Orban wants to avoid EU sanctions that include a possible exit from Russian energy supplies at all costs: Hungary gets almost 100 percent of its gas from Russia – Orban signed a 15-year supply contract last year. Two new nuclear reactors worth ten billion euros are also planned with financial support from Russia. In its staging as a guarantee of stability, the war comes at the worst possible time for Orban.
Seven billion euros in EU funds are still outstanding
It has always been part of Orban’s political strategy to portray Brussels in his speeches as a bureaucratic superstate that would like to subject Hungary to regulation against the will of the population. Hungary is one of the countries that particularly benefits financially from membership: in 2020, it was among the top four net beneficiaries with €4.8 billion and, unlike Germany and Austria, received more funding than it paid for.

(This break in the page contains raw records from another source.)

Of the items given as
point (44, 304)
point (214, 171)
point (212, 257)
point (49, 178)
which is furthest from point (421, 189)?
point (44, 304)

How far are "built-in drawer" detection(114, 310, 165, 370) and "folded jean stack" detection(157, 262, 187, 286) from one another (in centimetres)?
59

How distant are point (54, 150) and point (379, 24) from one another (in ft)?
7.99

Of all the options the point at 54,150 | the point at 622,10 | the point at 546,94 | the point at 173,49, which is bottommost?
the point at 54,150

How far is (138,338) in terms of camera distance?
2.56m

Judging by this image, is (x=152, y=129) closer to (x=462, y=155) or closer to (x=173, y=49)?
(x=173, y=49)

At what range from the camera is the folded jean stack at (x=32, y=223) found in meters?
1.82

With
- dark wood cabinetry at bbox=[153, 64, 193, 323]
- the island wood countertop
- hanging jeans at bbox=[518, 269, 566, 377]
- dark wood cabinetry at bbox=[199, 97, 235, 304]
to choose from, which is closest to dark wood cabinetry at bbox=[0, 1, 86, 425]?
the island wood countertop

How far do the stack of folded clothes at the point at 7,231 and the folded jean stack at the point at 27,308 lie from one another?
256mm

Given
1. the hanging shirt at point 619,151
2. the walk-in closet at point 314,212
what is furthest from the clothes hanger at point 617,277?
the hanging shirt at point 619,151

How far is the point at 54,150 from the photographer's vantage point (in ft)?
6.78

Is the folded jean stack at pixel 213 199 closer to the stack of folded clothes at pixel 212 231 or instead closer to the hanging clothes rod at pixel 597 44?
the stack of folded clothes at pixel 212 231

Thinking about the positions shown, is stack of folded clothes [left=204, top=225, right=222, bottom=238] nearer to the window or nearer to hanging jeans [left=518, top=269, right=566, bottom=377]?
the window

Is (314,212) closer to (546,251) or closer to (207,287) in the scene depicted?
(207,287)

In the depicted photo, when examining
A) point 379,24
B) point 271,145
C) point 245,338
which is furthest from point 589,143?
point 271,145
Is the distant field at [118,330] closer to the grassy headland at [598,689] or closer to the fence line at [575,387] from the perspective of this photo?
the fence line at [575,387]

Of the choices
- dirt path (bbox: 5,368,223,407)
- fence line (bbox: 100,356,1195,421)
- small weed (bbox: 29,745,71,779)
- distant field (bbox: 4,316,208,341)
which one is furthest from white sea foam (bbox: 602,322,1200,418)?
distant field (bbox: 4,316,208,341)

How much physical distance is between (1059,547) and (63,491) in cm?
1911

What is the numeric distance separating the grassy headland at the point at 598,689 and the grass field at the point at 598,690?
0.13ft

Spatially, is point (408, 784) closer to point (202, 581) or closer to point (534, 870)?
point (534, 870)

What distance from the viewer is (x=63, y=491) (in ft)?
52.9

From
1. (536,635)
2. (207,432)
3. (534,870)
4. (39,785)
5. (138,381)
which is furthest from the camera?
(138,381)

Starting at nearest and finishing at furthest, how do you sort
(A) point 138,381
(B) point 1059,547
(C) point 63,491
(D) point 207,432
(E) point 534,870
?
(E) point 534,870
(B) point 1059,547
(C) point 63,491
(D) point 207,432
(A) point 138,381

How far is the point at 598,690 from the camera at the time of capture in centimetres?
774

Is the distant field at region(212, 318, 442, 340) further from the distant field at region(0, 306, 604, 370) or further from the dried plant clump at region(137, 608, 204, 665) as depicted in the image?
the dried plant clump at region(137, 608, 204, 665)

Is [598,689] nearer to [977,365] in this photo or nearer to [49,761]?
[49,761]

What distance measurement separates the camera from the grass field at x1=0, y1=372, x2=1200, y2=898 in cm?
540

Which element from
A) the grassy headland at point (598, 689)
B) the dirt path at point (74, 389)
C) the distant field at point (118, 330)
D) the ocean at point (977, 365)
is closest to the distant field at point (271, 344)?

However, EU CoV reconstruction aid worth nearly seven billion euros has yet to be paid. The EU’s recently adopted Rule of Law Mechanism allows the Union to sanction member states that flout the rule of law with a funding freeze – a tactic the EU is now using to try to get Orban to do things like LGBTIQ rights – infiltrate the people in Hungary even further and use the funding according to the guidelines.
Experts predict economic crisis from autumn
That could pose the biggest challenge for the future government, predicts Botond Feledy, an expert on foreign affairs at the Center for Euro-Atlantic Integration and Development in Brussels. “I expect a major economic crisis by the fall. That will be the real game-changing impact no matter which government is elected,” Feledy said. According to the “Frankfurter Allgemeine Zeitung”, inflation hit a 15-year high of 8.3% in February.
“The new government will have to ask itself above all what double-digit inflation and restrictions on public funds mean for the general population, which could become unemployed.” The Hungarian Ministry of Finance is virtually bankrupt – until EU development fund funds arrive, it could take months at best. And the mortgage loan moratorium will also expire in the summer.
Head-to-head confrontations are emerging in polls
“It remains to be seen whether Orban’s peace and security narrative or the opposition’s West-East approach will win over voters more,” Andreas Biro-Nagy of Policy Solutions think tank told the Balkan Investigative Reporting Network (BIRN). “But what poses big challenges for Orban is that he has no control over what is happening in Ukraine or even the economy – he can only control the damage.”
Despite Orban’s media scrutiny, the ruling party and the opposition alliance are essentially side by side. Furthermore, the proportion of undecided people in Hungary is traditionally high – most recently it was around 25%. However, the electoral system, a combination of list and personality elections, tends to favor the winning party. 106 of the 199 parliamentary seats are allocated to constituencies, and the candidate with the most votes wins. Here FIDEZ still seems to show a clear dominance.